REPUBLIKA.CO.ID, NEW YORK -- PBB akan mulai menggunakan pesawat pengintai tanpa awak untuk pertama kali di Republik Demokratik Kongo (DRC) pada Selasa dalam gerak maju pengumpulan informasi intelijen bagi badan dunia itu.
Pesawat akan digunakan untuk memantau perbatasan rawan DRC dengan Rwanda dan pergerakan milisi dan kelompok bersenjata dari daerah dilanda kemalut tiga dasawarsa itu. PBB memiliki satu missi pemeliharaan perdamaian besar di DRC, dan misi lain dan negara lain ingin pesawat mata-mata pertama itu dapat digunakan lebih luas.
Kepala pasukan perdamaian PBB Herve Ladsous di Goma, kota besar di DRC timur "meresmikan peluncuran pesawat udara tanpa awak dan tanpa senjata" itu Selasa (3/12), kata juru biara PBB Martin Nesirky kepada wartawan.
Pesawat itu merupakan "satu alat penting untuk membantu missi itu dalam memenuhi mandatnya untuk melindungi para warga sipil," tambah Nesirky. Missi itu akan dimulai dengan pesawat mata-mata yang dibangun perusahaan Italia Selex ES, satu cabang dari perusahaan raksasa Italia Finmeccanica,kata para pejabat PBB.
Tidak kurang lima pesawat akan beroperasi setelah uji-uji coba selesai, tambah mereka. Jenderal Carlos Alberto Dos Santos Cruz, komandan militer missi PBB, MANUSCO, bulan lalu mengatakan bahwa pada Maret atau April akan ada operasi pengawasan pesawat tanpa awak selama 24 jam di DRC timur.

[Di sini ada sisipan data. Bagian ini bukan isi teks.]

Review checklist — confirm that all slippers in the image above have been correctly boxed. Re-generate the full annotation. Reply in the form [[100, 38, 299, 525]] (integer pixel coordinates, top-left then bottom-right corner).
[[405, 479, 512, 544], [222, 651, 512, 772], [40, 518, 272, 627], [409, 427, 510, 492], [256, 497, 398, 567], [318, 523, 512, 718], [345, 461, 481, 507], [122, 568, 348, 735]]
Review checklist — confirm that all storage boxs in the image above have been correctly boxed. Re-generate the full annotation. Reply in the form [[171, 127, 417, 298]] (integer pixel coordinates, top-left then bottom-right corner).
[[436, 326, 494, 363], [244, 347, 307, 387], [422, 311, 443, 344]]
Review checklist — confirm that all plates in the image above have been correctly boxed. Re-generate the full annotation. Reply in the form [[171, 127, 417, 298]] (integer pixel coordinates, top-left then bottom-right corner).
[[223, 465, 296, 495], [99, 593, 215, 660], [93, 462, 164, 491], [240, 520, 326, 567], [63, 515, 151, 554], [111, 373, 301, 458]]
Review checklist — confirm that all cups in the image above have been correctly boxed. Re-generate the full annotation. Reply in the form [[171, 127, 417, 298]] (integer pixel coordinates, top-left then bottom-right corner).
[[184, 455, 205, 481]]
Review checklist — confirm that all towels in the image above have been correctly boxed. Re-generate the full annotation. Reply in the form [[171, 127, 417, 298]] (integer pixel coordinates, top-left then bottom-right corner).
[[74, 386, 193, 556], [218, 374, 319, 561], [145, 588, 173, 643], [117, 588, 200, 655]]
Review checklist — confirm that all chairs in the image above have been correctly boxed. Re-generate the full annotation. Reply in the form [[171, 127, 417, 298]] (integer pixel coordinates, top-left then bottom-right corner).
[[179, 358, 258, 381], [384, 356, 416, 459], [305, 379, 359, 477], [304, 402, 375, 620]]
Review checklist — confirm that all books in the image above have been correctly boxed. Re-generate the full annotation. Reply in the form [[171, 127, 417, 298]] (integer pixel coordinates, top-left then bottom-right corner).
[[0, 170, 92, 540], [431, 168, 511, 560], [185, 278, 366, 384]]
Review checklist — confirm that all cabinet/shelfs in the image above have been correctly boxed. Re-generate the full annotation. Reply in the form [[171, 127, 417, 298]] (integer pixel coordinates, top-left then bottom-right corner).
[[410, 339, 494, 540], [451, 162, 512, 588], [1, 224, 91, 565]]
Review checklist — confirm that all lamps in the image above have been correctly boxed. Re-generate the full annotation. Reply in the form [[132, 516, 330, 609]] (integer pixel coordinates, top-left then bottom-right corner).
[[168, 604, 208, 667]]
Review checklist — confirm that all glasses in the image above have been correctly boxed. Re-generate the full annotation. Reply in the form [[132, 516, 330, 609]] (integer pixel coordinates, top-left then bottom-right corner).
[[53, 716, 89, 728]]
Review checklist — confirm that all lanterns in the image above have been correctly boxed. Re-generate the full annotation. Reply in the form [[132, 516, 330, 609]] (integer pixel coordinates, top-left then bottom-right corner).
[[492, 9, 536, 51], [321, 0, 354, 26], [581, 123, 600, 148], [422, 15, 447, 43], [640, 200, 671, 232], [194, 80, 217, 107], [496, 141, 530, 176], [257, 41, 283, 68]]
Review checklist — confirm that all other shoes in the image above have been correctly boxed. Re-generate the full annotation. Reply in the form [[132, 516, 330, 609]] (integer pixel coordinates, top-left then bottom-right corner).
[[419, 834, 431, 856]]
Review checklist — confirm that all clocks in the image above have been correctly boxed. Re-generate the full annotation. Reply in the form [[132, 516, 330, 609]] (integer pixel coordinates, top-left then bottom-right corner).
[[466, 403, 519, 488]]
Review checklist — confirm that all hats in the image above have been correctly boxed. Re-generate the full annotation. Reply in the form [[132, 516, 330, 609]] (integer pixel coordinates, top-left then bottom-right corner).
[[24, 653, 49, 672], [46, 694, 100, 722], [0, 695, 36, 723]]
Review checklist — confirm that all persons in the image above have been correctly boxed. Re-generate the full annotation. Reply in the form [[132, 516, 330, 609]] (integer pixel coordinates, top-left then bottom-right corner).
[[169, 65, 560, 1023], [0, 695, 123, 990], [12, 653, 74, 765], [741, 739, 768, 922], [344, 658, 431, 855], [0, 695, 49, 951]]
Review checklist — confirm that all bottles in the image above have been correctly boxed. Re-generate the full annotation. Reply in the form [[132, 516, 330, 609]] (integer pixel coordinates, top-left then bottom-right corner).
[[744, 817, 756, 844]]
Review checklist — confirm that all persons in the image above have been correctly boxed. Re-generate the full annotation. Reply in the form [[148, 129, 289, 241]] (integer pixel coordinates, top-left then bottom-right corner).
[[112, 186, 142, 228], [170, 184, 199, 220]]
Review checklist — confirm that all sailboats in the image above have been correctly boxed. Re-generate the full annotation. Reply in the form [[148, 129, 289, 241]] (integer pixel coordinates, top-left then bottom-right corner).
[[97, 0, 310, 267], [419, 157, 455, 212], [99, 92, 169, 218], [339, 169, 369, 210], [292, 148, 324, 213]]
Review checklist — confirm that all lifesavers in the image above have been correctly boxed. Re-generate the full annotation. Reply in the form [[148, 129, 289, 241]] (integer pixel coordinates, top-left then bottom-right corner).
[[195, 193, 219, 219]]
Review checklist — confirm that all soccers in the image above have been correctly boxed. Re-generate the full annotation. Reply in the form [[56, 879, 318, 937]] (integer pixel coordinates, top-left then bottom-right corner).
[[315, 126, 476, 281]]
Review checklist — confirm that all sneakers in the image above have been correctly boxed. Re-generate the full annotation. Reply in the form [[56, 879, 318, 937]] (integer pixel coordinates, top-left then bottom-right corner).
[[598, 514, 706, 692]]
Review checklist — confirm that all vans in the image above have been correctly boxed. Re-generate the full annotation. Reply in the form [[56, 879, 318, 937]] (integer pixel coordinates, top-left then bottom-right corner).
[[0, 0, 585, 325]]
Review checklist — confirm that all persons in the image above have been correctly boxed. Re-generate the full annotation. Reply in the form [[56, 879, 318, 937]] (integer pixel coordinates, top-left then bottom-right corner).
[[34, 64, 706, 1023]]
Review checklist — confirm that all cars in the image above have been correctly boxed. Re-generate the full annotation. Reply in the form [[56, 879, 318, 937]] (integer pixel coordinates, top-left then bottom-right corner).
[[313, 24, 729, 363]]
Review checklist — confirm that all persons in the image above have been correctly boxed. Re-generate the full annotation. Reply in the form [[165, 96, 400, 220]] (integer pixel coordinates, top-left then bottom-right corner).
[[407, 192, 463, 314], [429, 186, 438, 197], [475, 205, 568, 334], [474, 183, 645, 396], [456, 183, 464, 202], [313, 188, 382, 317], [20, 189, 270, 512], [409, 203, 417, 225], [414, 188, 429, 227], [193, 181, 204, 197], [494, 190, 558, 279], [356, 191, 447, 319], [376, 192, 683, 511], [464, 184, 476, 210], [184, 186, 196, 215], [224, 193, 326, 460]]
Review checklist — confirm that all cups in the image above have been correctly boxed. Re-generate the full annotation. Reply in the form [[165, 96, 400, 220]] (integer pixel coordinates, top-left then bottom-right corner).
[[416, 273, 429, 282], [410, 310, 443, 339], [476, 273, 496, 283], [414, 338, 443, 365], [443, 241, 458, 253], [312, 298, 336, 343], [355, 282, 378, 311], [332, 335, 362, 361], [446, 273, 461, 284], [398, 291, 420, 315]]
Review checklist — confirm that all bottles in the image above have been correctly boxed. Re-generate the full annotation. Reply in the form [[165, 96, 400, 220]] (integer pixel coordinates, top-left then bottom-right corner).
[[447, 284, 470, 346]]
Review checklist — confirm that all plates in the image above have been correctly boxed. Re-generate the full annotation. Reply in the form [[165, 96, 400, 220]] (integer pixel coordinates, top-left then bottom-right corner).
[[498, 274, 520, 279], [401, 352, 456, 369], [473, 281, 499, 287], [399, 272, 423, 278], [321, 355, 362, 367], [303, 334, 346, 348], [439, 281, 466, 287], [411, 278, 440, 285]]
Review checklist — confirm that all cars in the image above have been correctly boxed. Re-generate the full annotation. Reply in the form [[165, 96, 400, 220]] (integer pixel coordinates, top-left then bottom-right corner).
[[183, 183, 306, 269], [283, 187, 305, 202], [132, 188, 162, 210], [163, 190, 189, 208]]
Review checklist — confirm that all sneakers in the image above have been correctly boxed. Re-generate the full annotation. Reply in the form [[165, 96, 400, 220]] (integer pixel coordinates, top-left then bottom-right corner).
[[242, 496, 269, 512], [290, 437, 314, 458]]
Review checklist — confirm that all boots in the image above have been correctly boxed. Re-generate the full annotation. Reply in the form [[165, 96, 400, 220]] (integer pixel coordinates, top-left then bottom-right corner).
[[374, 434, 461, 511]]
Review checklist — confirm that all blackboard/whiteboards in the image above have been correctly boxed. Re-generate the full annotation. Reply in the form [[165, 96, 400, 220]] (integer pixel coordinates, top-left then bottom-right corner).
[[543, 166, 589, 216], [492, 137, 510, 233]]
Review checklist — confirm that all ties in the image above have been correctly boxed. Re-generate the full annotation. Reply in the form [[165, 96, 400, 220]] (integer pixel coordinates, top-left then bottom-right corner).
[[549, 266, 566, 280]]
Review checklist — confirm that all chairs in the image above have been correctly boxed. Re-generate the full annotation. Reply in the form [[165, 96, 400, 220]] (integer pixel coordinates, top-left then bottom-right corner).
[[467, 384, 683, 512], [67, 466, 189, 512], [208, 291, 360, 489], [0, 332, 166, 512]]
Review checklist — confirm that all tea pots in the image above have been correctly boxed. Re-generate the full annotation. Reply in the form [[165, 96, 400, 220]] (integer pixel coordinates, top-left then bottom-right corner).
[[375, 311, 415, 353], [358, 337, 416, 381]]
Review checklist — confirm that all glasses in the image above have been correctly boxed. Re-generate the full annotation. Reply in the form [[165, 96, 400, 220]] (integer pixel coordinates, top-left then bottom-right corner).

Wilayah yang kaya mineral itu adalah pusat dari satu zona di mana jutaan orang tewas dalam konflik dalam puluhan tahun belakangan ini. PBB membentuk brigade intervensi berkekuatan 3.000 personil tahun ini untuk beroperasi di DRC timur dengan satu mandat khusus "ofensif pemeliharaan perdamaian". Ini adalah perobahan yang drastis missi PBB.